Starr’s push-polling e-mail offered a carrot to those who are sympathetic to her agenda as well as a stick to those who might prefer not to respond. “My deadline for a response is 1 p.m. and we are posting a story at 1:30 p.m. that will contain the leaders’ response or lack thereof.”

Predictably, flacks for House Speaker–designate John Boehner (R-Ohio) and Majority Leader–designate Eric Cantor (R-Va.) were quick to provide Starr with talking points. This is hardly organic outrage from Republican House leadership. A Boehner spokesman later acknowledged the congressman had not seen the exhibit.

“Officials at the National Portrait Gallery on Tuesday removed a work of video art depicting Christ with ants crawling over him after complaints from a Catholic organization and members of Congress,” reported The Washington Post’s Jacqueline Trescott. In a lede typical of mainstream media reports on the controversy, it fails to reveal the central role of the Media Research Center in manufacturing the outrage.

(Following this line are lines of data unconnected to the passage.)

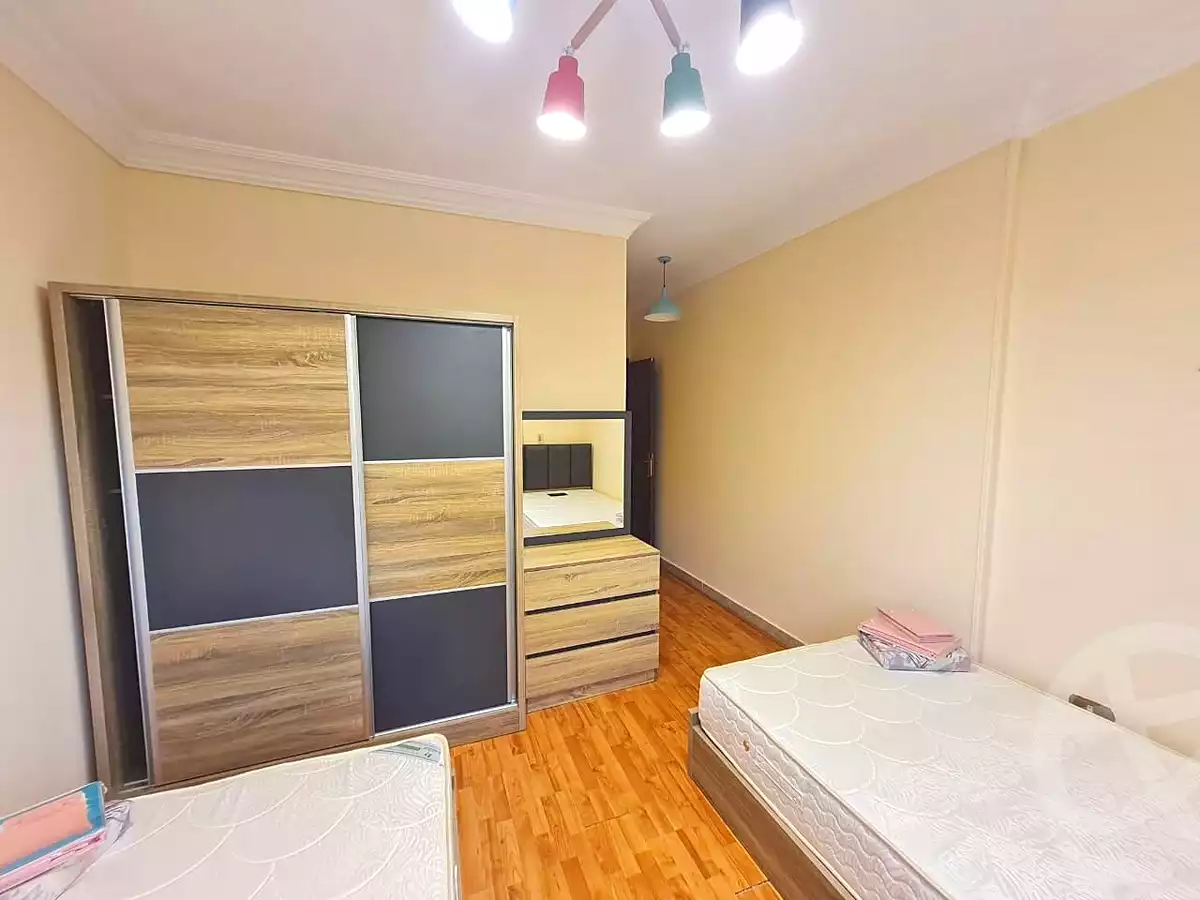 https://aqarmap.com.eg/ar/listing/7184881-for-rent-cairo-el-sheikh-zayed-city-compounds-hadayek-el-mohandiseen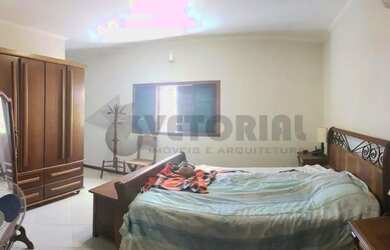 Imagem 15: Lindo Sobrado 03 Suítes- Praia Martin de Sá Caraguatatuba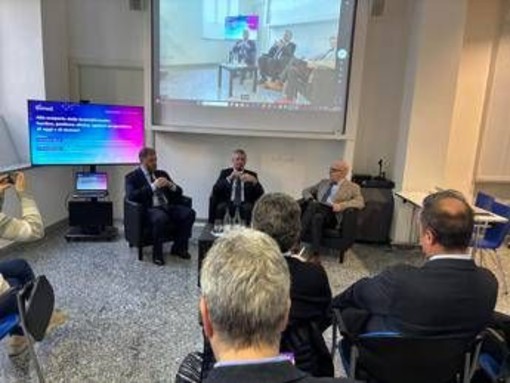 Salute, esperti a confronto su burden, gestione clinica e terapie delle bronchiectasie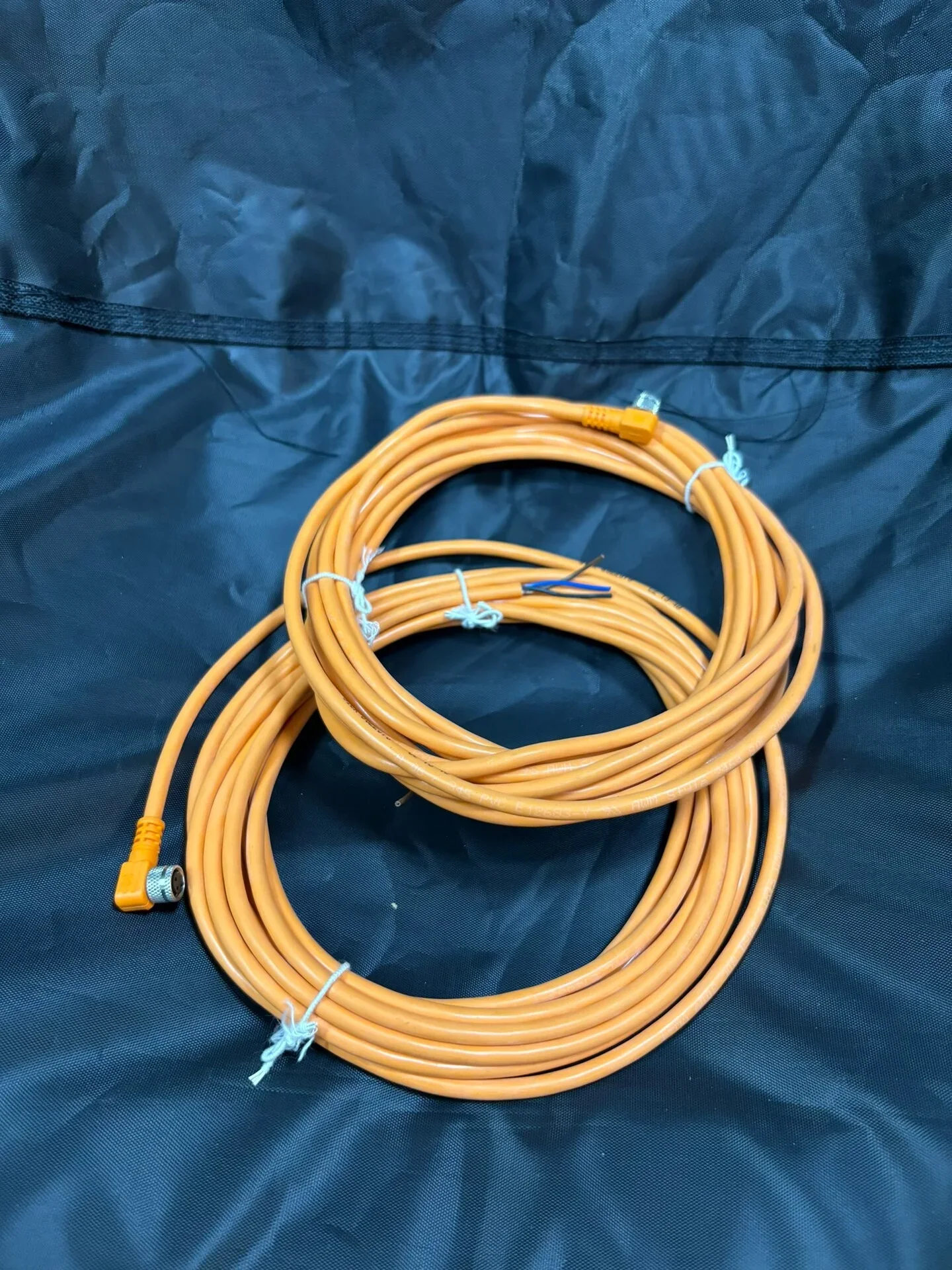 White Label 6022010 / CZ 13-48 Industrial Sensor product photo 1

Not only did a Media Research Center reporter pitch the outrage to leaders in Congress, but Bozell sits on the board of advisors of the Catholic League.

Indeed, the Catholic League has perfected a script developed by the Parents Television Council, which Bozell founded in 1995. The Parents Television Council exists largely to mob authorities with indecency complaints—a Web-based schoolmarm flash mob. In 2004, the Federal Communications Commission reported that the vast majority of complaints it received about indecency stemmed from the Parents Television Council.

So Bozell’s team cherrypicked the offense, manufactured the outrage, and then directed the response. The response was huge: Sullivan said the National Portrait Gallery had never heard such an outcry. But he also acknowledged it was likely that none of the plaintiffs had in fact seen and been scandalized by the artwork in person.

The Smithsonian not only bit on the outrage, but it also accepted that the outrage was organic. “One of the exhibition’s 105 works—a short segment in a four-minute video created as a complex metaphor for AIDS—was perceived by some to be anti-Christian,” said a brief statement released by the Smithsonian on Monday. “It generated a strong response from the public.”

But the last laugh may be on Starr and Bozell. Wojnarowicz’s A Fire in My Belly is now guaranteed a place alongside Andres Serrano’s Piss Christ and Robert Mapplethorpe’s photography. Those artworks and those artists’ reputations have not suffered as a result of conservative demagoguery.

Arts organizations beyond Transformer are making sure the work will be seen. New York gallery PPOW, which represents Wojnarowicz’s estate (the artist died from AIDS-related illness in 1992), has offered to provide the video to any organization that wishes to take the gallery up on it.

The New Museum in New York has installed the video in its lobby, the first major institution to do so. The Indianapolis Museum of Art will hang a poster Wojnarowicz designed—prophetically, an anti-bullying message—as part of a solidarity campaign spearheaded by the ARTINFO blogger Tyler Green. London’s Courtauld Institute of Art and the Art Institute of Chicago are hosting panels and screenings.

One place where it cannot be seen: D.C. Transformer’s protest screening has already ended, and no other D.C. organization has taken up the torch. (Two protesters did on Saturday, using an iPad to display the artwork inside the National Portrait Gallery, which led the Metropolitan Police Department to detain them and issue them notices banning them from the Smithsonian.) In Washington, it seems, conservative activists are the curators.